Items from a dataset
-- -- --
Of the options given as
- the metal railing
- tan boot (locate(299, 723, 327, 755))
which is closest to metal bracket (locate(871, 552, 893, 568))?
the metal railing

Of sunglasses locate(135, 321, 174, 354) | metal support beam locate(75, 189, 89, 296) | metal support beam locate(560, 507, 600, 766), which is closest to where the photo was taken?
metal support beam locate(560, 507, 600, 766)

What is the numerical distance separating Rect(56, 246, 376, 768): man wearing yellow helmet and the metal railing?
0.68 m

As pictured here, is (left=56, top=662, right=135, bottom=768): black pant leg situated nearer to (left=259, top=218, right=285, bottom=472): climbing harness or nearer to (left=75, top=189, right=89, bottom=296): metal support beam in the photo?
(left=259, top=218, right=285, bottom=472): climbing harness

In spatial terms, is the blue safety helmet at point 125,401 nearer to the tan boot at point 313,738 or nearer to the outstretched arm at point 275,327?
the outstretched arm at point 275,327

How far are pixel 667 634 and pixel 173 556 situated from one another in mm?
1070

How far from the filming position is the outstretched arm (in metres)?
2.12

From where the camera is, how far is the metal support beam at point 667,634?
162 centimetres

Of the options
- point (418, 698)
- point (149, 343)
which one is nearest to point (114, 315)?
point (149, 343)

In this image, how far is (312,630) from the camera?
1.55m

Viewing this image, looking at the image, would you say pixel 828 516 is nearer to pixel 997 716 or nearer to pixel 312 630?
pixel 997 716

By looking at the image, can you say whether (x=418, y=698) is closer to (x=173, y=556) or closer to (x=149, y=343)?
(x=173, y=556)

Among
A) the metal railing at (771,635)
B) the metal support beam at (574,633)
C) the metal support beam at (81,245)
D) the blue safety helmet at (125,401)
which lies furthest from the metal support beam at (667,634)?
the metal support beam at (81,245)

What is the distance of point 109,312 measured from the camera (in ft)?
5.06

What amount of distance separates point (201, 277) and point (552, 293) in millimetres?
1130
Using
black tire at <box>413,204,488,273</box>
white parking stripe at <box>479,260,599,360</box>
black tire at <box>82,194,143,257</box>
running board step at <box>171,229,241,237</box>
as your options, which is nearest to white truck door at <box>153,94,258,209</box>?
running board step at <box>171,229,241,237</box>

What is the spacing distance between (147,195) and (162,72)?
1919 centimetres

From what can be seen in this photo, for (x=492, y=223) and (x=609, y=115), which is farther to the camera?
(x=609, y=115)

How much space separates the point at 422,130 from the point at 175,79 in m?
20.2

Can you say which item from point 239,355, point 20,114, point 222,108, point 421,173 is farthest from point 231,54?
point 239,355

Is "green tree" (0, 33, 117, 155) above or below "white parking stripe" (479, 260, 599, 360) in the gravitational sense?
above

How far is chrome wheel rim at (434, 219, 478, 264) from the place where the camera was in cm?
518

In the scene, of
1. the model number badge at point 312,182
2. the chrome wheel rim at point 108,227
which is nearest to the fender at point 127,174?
-- -- --
• **What you will do**
Can you return every one of the items above, reproducing each line word for word with nothing changed?

• **Output of the task**
Of the options given as
- the metal railing
- tan boot (locate(299, 723, 327, 755))
which is closest to metal bracket (locate(871, 552, 893, 568))?
the metal railing

Of sunglasses locate(135, 321, 174, 354) | metal support beam locate(75, 189, 89, 296) | metal support beam locate(560, 507, 600, 766), which is closest to where the photo was taken?
metal support beam locate(560, 507, 600, 766)

What is the numerical distance separating Rect(56, 246, 376, 768): man wearing yellow helmet and the metal railing?
0.68 m

As pictured here, is (left=56, top=662, right=135, bottom=768): black pant leg situated nearer to (left=259, top=218, right=285, bottom=472): climbing harness or nearer to (left=75, top=189, right=89, bottom=296): metal support beam in the photo?
(left=259, top=218, right=285, bottom=472): climbing harness

In spatial terms, is the blue safety helmet at point 125,401 nearer to the tan boot at point 313,738 or nearer to the outstretched arm at point 275,327?
the outstretched arm at point 275,327

How far are pixel 667 634 and pixel 173 556 situated from one another in mm?
1070

How far from the filming position is the outstretched arm (in metres)?
2.12

From where the camera is, how far is the metal support beam at point 667,634?
162 centimetres

Of the options
- point (418, 698)
- point (149, 343)
which one is nearest to point (114, 315)?
point (149, 343)

In this image, how far is (312,630) from the camera?
1.55m

Viewing this image, looking at the image, would you say pixel 828 516 is nearer to pixel 997 716 or nearer to pixel 312 630?
pixel 997 716

By looking at the image, can you say whether (x=418, y=698) is closer to (x=173, y=556) or closer to (x=149, y=343)?
(x=173, y=556)

Among
A) the metal railing at (771,635)
B) the metal support beam at (574,633)
C) the metal support beam at (81,245)
D) the blue safety helmet at (125,401)
which lies furthest from the metal support beam at (667,634)?
the metal support beam at (81,245)

What is the distance of point 109,312 measured from the camera (in ft)?
5.06

What amount of distance separates point (201, 277) and point (552, 293) in millimetres?
1130
Using
black tire at <box>413,204,488,273</box>
white parking stripe at <box>479,260,599,360</box>
black tire at <box>82,194,143,257</box>
running board step at <box>171,229,241,237</box>
as your options, which is nearest to white truck door at <box>153,94,258,209</box>?
running board step at <box>171,229,241,237</box>

What is the spacing distance between (147,195) and (162,72)?
1919 centimetres

From what can be seen in this photo, for (x=492, y=223) and (x=609, y=115), which is farther to the camera?
(x=609, y=115)

How much space separates the point at 422,130 from the point at 175,79 in m?
20.2

Can you say which item from point 239,355, point 20,114, point 222,108, point 421,173 is farthest from point 231,54?
point 239,355

Is "green tree" (0, 33, 117, 155) above or below "white parking stripe" (479, 260, 599, 360) in the gravitational sense?
above

How far is chrome wheel rim at (434, 219, 478, 264) from the place where the camera was in cm?
518

In the scene, of
1. the model number badge at point 312,182
2. the chrome wheel rim at point 108,227
which is nearest to the fender at point 127,174?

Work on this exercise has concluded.